Le chef s’appelle Braillou car je l’entends souvent brailler, au téléphone ou sur des gens, à propos de trucs über importants, tels que le travail. Le nom ressemble un peu à « Bayrou » mais aucun lien.
Je n’ai été embauché que très récemment à Merluchon Corp. Je ne connais pas vraiment toutes les divisions et sub-sub-divisions auxquelles j’appartiens. Si j’ai bien compris, l’étage dont Braillou est le chef se nomme Atome-de-Calcium. Il s’occupe d’un domaine d’activités appelé le secteur « NOIR ». Je ne sais pas ce que signifient les lettres du sigle.
En réalité, je ne suis pas embauché par Merluchon Corp, mais par Berniques S.A., une société qui loue des gens à des sociétés qui fournissent de la task force à d’autres sociétés qui etc. etc. Mais ce n’est pas très important. Ici, quel que soit le nombre d’intermédiaires et de sous-traitants, le travail aboutit toujours chez Deus Unlimited, une énorme entreprise qui fait vivre toute la région, et plus.
La salle se remplit petit à petit. Telle la blonde du sketch de Florence Foresti, je compte les gens. Il y a environ 250 personnes, ça fait bien plus que ce que je croyais. Mentalement, je promeus Braillou de « chef d’étage » à « chef de comté ». (Comté non pas dans le sens fromage, mais dans le sens « zone ». Comme « la police du comté » des séries américaines avec des vrais bouts de Chuck Norris dedans). Par contre, le nom du comté reste Atome-de-Calcium. Et ça n’a toujours rien à voir avec du fromage. Ouais, prenez des notes, je le redirai pas tout ça.
En tout cas, je bosse au même étage que le chef de comté.

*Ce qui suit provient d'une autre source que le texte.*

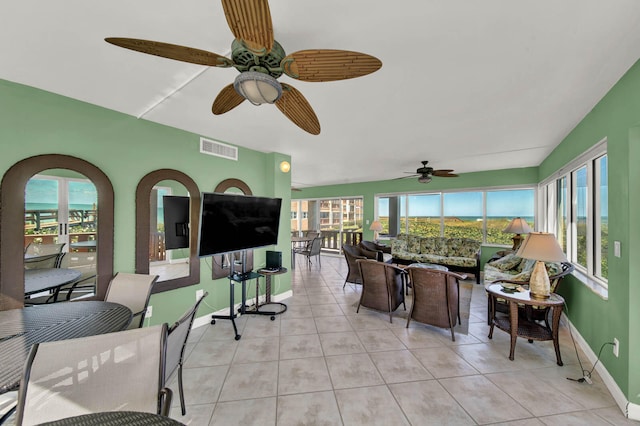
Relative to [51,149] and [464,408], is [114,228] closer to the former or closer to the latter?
[51,149]

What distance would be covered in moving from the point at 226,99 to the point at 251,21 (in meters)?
0.79

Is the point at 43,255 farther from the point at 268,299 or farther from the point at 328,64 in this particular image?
the point at 328,64

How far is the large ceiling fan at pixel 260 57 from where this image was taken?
0.93 m

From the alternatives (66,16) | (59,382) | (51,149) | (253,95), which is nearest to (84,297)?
(51,149)

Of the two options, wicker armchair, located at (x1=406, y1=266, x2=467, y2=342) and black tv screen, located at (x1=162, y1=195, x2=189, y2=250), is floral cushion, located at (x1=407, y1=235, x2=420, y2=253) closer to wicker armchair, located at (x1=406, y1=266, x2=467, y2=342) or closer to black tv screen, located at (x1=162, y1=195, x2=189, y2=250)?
wicker armchair, located at (x1=406, y1=266, x2=467, y2=342)

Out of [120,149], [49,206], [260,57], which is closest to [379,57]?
[260,57]

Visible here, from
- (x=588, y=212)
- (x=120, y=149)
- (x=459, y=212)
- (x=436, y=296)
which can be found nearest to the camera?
(x=120, y=149)

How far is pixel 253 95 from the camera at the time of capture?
4.32ft

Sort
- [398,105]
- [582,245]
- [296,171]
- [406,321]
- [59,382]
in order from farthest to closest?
[296,171] < [406,321] < [582,245] < [398,105] < [59,382]

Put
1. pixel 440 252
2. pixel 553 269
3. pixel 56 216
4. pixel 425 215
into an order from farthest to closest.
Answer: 1. pixel 425 215
2. pixel 440 252
3. pixel 553 269
4. pixel 56 216

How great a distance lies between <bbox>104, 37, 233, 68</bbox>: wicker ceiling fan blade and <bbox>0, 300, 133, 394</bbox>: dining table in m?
1.56

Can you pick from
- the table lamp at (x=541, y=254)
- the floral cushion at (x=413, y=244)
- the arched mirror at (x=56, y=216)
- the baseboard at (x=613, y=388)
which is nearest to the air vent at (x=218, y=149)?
the arched mirror at (x=56, y=216)

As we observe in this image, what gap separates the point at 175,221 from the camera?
8.46 ft

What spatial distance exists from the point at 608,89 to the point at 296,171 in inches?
190
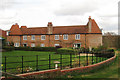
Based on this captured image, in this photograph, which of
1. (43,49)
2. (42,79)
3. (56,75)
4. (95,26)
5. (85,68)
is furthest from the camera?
(95,26)

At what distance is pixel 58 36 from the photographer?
39844mm

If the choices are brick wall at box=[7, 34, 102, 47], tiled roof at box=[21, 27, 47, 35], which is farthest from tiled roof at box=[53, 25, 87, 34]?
tiled roof at box=[21, 27, 47, 35]

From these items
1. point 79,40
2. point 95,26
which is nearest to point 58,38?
point 79,40

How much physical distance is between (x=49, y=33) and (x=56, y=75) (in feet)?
101

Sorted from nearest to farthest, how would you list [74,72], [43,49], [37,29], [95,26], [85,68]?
[74,72] → [85,68] → [43,49] → [95,26] → [37,29]

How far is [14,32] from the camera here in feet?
145

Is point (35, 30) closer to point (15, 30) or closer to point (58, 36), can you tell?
point (15, 30)

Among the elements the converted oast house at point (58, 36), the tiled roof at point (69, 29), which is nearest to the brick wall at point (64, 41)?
the converted oast house at point (58, 36)

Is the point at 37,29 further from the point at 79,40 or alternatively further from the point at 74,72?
the point at 74,72

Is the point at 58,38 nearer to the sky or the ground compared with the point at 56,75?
nearer to the sky

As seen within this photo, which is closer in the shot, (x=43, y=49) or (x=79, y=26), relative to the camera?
(x=43, y=49)

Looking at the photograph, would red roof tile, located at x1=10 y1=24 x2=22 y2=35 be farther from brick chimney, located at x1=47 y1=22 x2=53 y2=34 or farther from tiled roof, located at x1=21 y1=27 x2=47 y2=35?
brick chimney, located at x1=47 y1=22 x2=53 y2=34

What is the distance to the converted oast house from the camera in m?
37.4

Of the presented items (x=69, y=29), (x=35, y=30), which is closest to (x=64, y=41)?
(x=69, y=29)
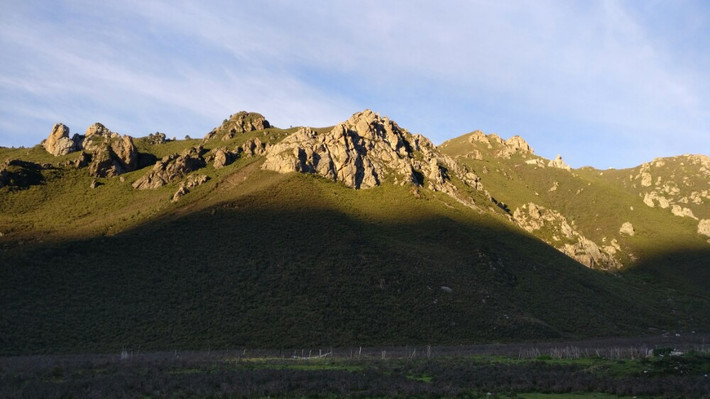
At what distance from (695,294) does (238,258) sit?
392 feet

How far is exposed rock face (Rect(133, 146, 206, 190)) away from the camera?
13050cm

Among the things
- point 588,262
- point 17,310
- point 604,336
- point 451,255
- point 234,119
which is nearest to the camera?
point 17,310

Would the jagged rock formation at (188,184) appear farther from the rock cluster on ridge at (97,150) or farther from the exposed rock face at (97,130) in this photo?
the exposed rock face at (97,130)

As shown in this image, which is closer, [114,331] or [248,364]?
[248,364]

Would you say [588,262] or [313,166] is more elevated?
[313,166]

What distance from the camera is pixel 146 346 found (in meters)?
61.8

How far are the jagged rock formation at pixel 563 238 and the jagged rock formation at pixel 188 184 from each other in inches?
3742

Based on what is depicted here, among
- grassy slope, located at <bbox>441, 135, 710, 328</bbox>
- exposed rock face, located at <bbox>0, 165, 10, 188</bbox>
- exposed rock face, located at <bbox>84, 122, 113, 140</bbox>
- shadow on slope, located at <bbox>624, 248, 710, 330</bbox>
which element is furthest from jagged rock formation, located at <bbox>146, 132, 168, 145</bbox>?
shadow on slope, located at <bbox>624, 248, 710, 330</bbox>

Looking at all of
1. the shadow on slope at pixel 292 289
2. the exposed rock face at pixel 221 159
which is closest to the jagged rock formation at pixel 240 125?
the exposed rock face at pixel 221 159

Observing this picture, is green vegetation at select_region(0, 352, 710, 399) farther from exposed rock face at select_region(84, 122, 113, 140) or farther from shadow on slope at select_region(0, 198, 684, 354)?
exposed rock face at select_region(84, 122, 113, 140)

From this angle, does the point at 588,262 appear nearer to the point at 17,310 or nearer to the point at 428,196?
the point at 428,196

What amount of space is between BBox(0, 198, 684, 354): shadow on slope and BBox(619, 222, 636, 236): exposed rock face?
66703mm

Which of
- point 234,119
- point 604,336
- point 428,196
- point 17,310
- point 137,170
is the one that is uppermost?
point 234,119

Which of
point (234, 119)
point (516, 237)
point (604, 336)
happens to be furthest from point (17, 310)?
point (234, 119)
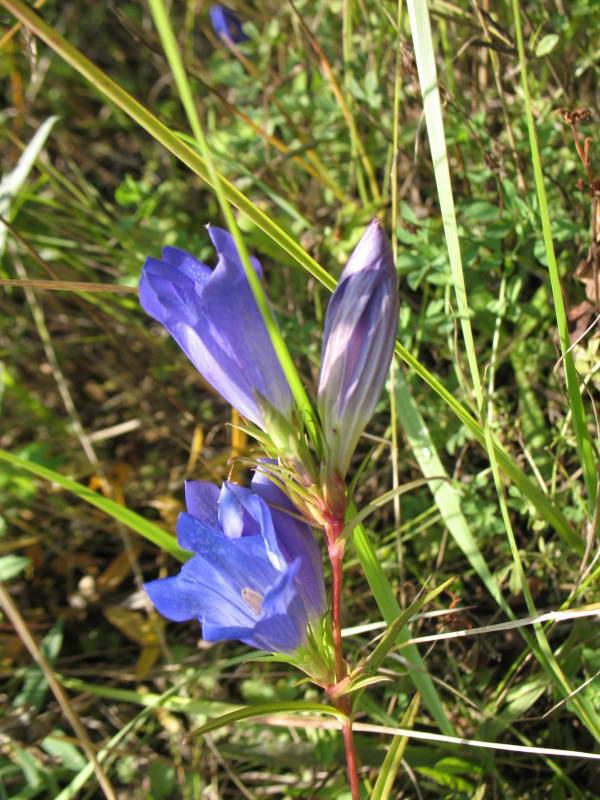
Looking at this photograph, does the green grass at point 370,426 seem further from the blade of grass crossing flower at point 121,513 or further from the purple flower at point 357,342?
the purple flower at point 357,342

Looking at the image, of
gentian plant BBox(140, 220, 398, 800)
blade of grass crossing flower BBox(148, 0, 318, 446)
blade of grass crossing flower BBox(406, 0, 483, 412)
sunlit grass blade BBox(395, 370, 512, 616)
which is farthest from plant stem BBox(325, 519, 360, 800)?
sunlit grass blade BBox(395, 370, 512, 616)

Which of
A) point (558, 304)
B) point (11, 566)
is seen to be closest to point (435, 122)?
point (558, 304)

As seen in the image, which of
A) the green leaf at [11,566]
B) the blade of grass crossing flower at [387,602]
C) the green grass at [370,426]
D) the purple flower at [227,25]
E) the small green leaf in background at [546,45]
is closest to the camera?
the blade of grass crossing flower at [387,602]

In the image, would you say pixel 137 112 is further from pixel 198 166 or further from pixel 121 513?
pixel 121 513

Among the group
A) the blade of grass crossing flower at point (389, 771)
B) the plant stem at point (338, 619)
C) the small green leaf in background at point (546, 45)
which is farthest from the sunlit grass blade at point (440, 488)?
the small green leaf in background at point (546, 45)

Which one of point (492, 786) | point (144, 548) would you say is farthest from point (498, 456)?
point (144, 548)

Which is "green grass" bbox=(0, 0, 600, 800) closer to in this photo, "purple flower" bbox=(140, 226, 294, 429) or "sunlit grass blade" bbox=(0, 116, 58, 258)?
"sunlit grass blade" bbox=(0, 116, 58, 258)
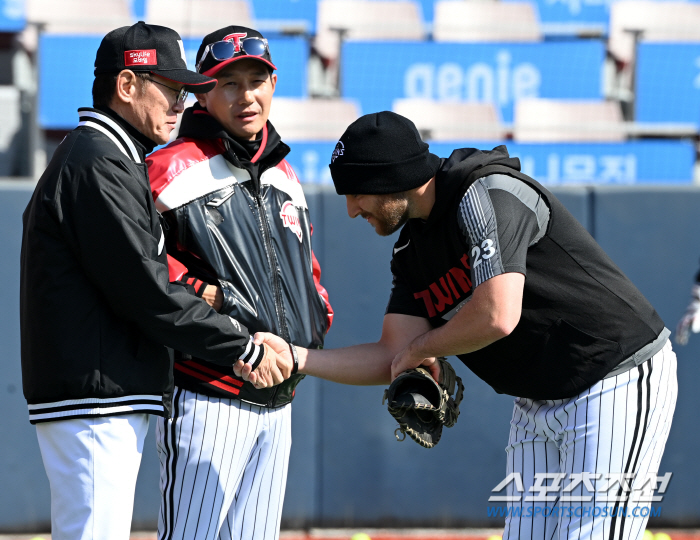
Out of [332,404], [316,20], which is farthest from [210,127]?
[316,20]

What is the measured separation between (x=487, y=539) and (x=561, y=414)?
7.55 ft

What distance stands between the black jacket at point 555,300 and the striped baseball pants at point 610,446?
62 millimetres

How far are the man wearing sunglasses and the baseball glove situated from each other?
42cm

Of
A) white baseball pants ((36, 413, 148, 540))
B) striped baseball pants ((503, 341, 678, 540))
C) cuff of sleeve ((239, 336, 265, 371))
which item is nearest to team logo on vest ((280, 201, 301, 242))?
cuff of sleeve ((239, 336, 265, 371))

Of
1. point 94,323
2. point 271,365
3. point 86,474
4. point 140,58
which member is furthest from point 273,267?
point 86,474

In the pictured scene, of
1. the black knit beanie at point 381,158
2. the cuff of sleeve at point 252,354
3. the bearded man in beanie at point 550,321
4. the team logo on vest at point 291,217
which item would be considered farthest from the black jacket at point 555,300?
the cuff of sleeve at point 252,354

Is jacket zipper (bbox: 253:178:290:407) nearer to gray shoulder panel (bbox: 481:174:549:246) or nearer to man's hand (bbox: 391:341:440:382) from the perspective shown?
man's hand (bbox: 391:341:440:382)

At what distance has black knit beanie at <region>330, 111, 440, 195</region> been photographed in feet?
7.93

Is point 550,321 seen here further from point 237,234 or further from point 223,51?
point 223,51

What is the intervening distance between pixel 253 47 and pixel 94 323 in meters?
1.16

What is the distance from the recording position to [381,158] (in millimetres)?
2412

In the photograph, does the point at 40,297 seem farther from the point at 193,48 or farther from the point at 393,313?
the point at 193,48

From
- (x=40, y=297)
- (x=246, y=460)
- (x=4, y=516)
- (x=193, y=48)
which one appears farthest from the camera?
(x=193, y=48)

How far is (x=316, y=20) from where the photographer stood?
302 inches
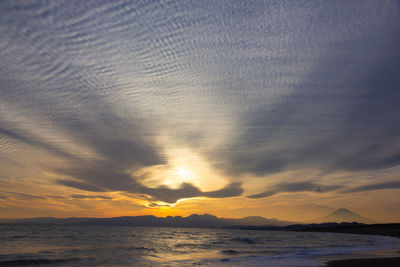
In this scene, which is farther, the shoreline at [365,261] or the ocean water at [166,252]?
the ocean water at [166,252]

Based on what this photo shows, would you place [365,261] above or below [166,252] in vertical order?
above

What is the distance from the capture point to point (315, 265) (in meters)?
20.7

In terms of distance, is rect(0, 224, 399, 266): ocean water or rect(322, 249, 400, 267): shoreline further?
rect(0, 224, 399, 266): ocean water

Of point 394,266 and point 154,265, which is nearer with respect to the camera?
point 394,266

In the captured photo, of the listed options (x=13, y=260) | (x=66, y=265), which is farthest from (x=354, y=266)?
(x=13, y=260)

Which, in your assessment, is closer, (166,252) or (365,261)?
(365,261)

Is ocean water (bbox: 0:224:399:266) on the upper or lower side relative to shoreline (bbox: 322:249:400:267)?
lower

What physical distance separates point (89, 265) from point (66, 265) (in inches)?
84.6

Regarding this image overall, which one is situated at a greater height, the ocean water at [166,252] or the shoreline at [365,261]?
the shoreline at [365,261]

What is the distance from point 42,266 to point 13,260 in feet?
15.9

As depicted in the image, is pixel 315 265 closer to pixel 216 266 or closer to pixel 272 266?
pixel 272 266

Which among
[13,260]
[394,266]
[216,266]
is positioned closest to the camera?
[394,266]

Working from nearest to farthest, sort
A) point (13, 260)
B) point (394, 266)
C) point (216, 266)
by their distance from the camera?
1. point (394, 266)
2. point (216, 266)
3. point (13, 260)

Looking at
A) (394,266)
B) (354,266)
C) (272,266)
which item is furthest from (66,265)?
(394,266)
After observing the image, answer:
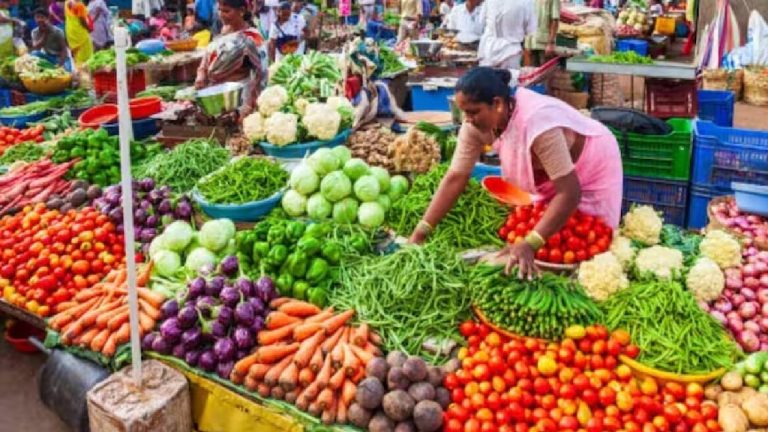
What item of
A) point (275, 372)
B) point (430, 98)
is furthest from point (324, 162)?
point (430, 98)

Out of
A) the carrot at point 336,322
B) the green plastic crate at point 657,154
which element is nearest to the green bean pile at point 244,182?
the carrot at point 336,322

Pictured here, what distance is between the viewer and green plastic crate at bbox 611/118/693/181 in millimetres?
5348

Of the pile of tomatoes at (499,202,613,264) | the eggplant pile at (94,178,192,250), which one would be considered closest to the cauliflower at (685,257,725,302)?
the pile of tomatoes at (499,202,613,264)

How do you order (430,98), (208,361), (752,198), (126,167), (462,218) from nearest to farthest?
(126,167) < (208,361) < (462,218) < (752,198) < (430,98)

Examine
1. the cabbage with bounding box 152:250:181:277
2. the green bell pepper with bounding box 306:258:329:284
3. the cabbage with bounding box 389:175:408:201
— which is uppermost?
the cabbage with bounding box 389:175:408:201

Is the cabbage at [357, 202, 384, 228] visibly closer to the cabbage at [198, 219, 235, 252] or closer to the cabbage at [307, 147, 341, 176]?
the cabbage at [307, 147, 341, 176]

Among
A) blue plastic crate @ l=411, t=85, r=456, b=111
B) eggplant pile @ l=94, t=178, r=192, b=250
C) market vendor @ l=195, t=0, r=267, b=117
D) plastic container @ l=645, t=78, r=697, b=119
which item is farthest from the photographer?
blue plastic crate @ l=411, t=85, r=456, b=111

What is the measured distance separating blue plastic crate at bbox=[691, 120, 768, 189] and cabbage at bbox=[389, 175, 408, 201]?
7.78 feet

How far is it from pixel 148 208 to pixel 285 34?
8322 millimetres

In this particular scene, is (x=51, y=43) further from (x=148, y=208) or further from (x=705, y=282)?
(x=705, y=282)

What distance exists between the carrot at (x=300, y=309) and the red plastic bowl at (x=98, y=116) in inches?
154

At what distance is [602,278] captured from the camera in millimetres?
3203

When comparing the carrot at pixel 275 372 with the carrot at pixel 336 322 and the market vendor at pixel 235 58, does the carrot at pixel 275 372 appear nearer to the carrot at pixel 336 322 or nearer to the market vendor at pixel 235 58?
the carrot at pixel 336 322

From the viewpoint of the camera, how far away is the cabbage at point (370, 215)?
4223mm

Je dirais même plus: je bosse dans le même couloir. Cette proximité est un honneur pour moi.
Je fais ensuite une rapide évaluation de la quantité de gonzesses au mètre carré. Le ratio est étonnamment élevé, ce qui n’est pas pour me déplaire. Par contre: pas beaucoup de sein au mètre cube.

Sur ces entrefaîtes arrive Jupette, qui vient faire la bise à Braillou.
Jupette, c’est la demi-cheffe de couloir, et je la trouve super rigolote. Elle fait souvent des rires d’éternuement étouffé, ou des rires de cochon asthmatique à répétition. Enfin moi je l’aime bien. Aujourd’hui elle est en jupe-sac.
Braillou fait une « tzitte » avec sa main dans le cou de Jupette, pour faire genre que même entre chef l’ambiance est hypra convivialo-décontractée.
Le retard sur la réunion est à présent suffisamment réglementaire pour qu’on puisse réellement commencer la réunion. Mais un autre mec fait son entrée et vient discutailler avec Braillou. Il s’agit de Rayures, (because costard à Rayures). Je sais pas trop quels sont son grade et sa fonction, mais c’est le fils d’un gars super haut placé, genre le quart-chef de pays ou un truc de ouf malade de ce style. C’est marrant de retrouver le triangle amoureux qu’il y avait dans mon ancienne boîte: Poulet Fils <-> Poulet Père <-> la te-boî. Je vous parlerai de ça dans un autre article.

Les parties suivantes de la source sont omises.